Les nouvelles VOLTAIRE'S FOLIES

Article publié dans la Lettre n° 277


Les nouvelles VOLTAIRE’S FOLIES d’après Voltaire. Spectacle de Jean-François Prévant avec Charles Ardillon, Olivier Claverie, Gérard Maro, Jean-Jacques Moreau.
Jean-François Prévant avait déjà frappé les esprits en 1970, puis en 1989, en créant Voltaire’s Folies (Lettre 20). Tout aussi talentueux, il récidive aujourd’hui. Les nouvelles Voltaire’s folies n’ont nul besoin de décor. Un rideau rouge, une petite estrade mobile et quelques meubles font l’affaire.
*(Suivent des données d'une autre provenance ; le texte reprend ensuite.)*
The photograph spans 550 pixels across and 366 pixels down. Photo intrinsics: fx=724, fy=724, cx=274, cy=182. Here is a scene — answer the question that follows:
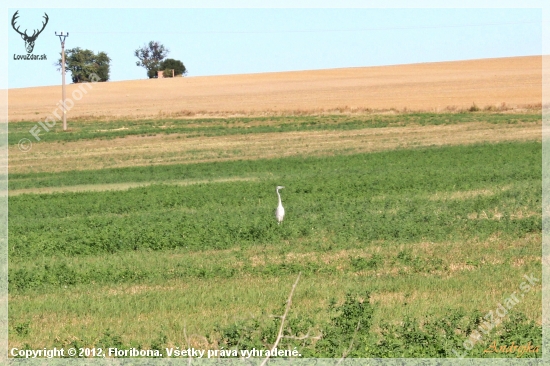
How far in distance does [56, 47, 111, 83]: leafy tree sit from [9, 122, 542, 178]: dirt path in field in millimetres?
42591

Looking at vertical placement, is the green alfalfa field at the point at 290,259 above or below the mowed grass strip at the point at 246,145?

Tout est dans le texte et dans l’interprétation.
On ne présente pas ce philosophe, symbole des Lumières, penseur humaniste et pamphlétaire acerbe, dont l’oeuvre a traversé les siècles, Zadig ou Candide étant des sujets d’étude incontournables dans tous les établissements scolaires, des générations de professeurs ayant décortiqué, à travers eux, la pensée et les idées de leur auteur. Jean-François Prévand s’est de nouveau penché sur les écrits subversifs de Voltaire, libelles courant sous le manteau et imprimés en Suisse ou en Hollande. A une époque on l’on finissait sur le bûcher après avoir subi la question ordinaire et extraordinaire au moindre mot séditieux, à la moindre opinion contestataire, Voltaire ne se gêna pas pour écrire ce qu’il pensait. Voltaire’s Folies jette l’anathème sur les errances des religions, l’abus du pouvoir et fait l’apologie de la tolérance.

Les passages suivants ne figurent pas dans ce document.